**BRIEF:** Write the next part of the essay below about moving from home to home while growing up, starting right after its last sentence.

**PASSAGE FOR REVIEW:**
● ● ●

"My right cheek pressed against the coarse carpet. The hungry wires of aged bed springs poked through my cotton shirt and fought for my skin. My hands and feet fought the tightness of the space, forcing my squished body further and further beneath the bed. After a moment of focused silence, a slow pensive walk headed in my direction, and once its neat shoes were staring me in the eyes, my Dad calmly said, “Zennia, it’s time to go.”
That day I left my favorite house. It had green carpet in all the upstairs bedrooms and beige walls that echoed the forest outside. The soft, yellow atmosphere of the inside sheltered me in the precious years of my youth, and seemed to thaw any anger or frustration I had. As I watched the big cozy house shrink through my backseat window, I realized I had left something inside: my childhood. In the secret nook behind my dad’s frigid collared shirts I left my loose tears and first missing tooth; in the never ending tree swing at the rear of our yard I left my wind-swept exhilaration and wonder; in the serene creek across the road I left my uncontrollable laughter and inexplicable tranquility.
It was not my first uprooting, and it wouldn’t be the last. Trekking from Texas, Hawaii, Belgium, Spain, Illinois, and California, along with their varying cities and towns in between, became a huge part of growing up for me. A new school every year or two seemed routine, and leaving my good friends behind grew more and more numbing. As I got older, friendships grew stronger and my experiences began to sculpt my character. With every snip of a friendship, I became increasingly familiar with the emptiness of loss. And with every new school, the exciting opportunity of making new friends was draped with looming dread and sadness.

● ● ●

**MATERIAL PROVIDED:**
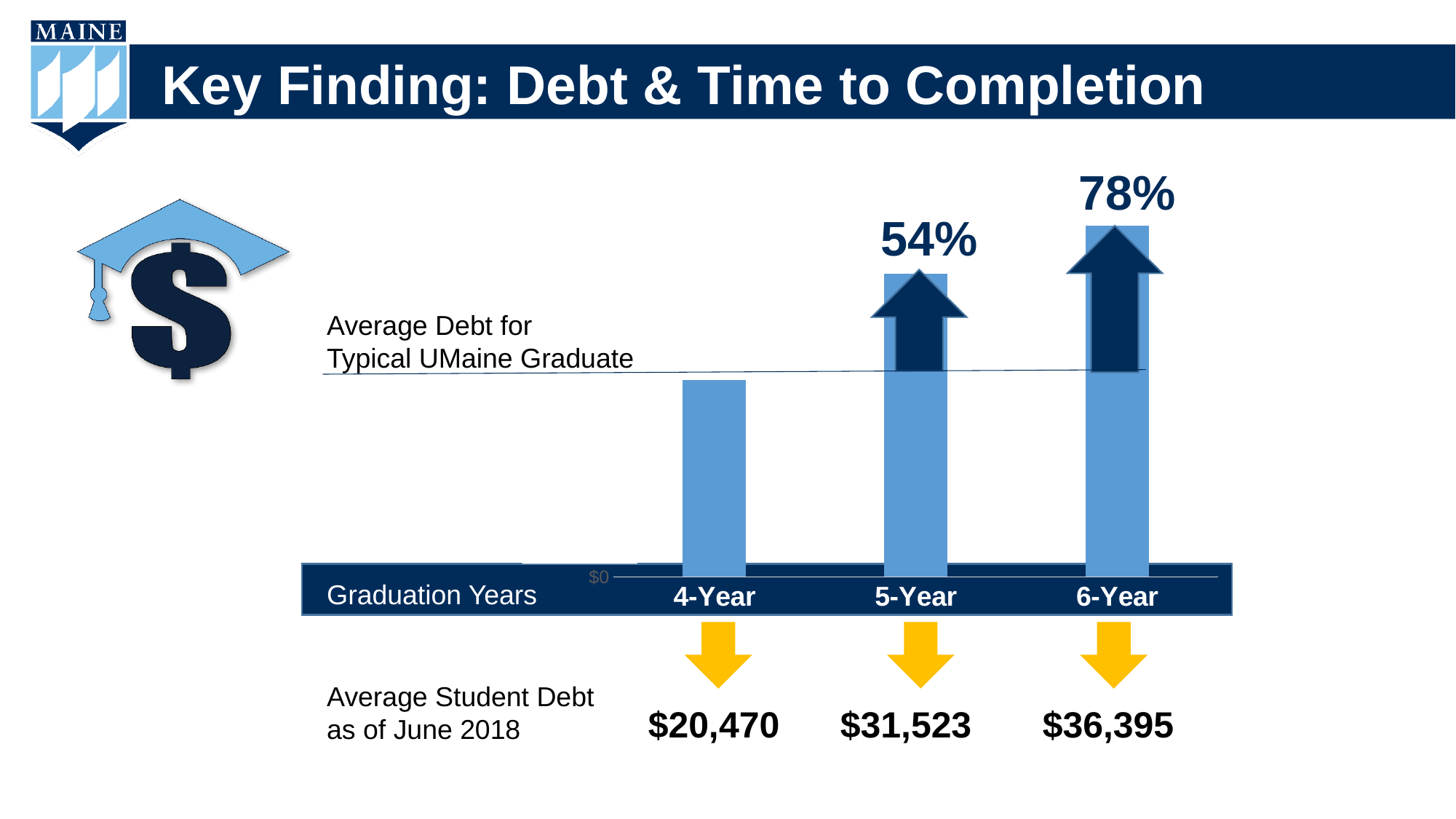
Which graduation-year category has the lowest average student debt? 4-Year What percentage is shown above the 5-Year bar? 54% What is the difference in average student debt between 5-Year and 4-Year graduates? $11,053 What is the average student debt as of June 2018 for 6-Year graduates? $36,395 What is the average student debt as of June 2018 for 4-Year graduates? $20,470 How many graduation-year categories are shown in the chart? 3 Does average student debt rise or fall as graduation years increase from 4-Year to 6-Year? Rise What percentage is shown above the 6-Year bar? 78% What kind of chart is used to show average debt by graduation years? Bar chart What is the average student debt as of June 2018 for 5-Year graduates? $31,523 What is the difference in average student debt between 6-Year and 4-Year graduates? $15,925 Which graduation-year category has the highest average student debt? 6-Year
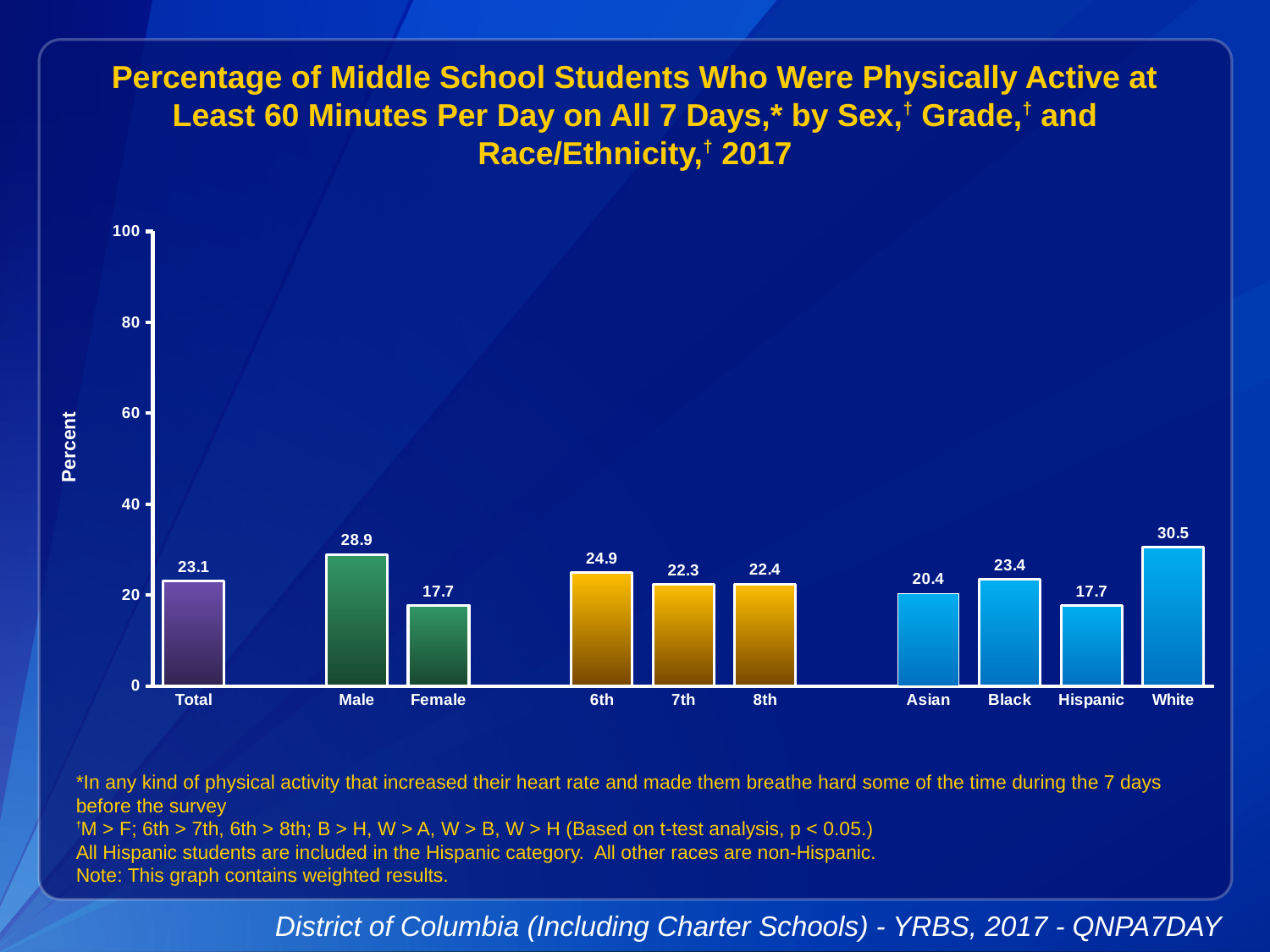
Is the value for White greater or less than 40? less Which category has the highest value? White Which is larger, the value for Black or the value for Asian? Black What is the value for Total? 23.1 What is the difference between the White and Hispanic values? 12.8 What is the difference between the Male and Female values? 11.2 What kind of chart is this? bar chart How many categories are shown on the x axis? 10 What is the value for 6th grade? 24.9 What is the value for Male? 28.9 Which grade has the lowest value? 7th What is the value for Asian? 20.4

● ● ●

**ANSWER SECTION:**
On the first day of 8th grade, I wandered the unfamiliar hallways with a sense of awkwardness and solitude that, no matter how many uprootings and new schools, never gets easier. This was the fifth school I had attended, and I realized that I probably wouldn’t be here for long. So what would be the point of making friends, right? If I am just going to lose them and watch their emails change from a flow of interest to a trickle of obligation, why put myself through that pain yet again?
That was my motto for about two years. Loneliness crept up my spine and into my heart, and sadness weighed me down wherever I went. There was no one I could talk to about how frustrating Mr. Malley’s tests were, and no one to share the new series of books I had discovered. With my final school change, I was midway through freshman year, and my outlook changed. I realized, in order for my health, happiness, and sanity to improve, I needed to dive in and embrace the change.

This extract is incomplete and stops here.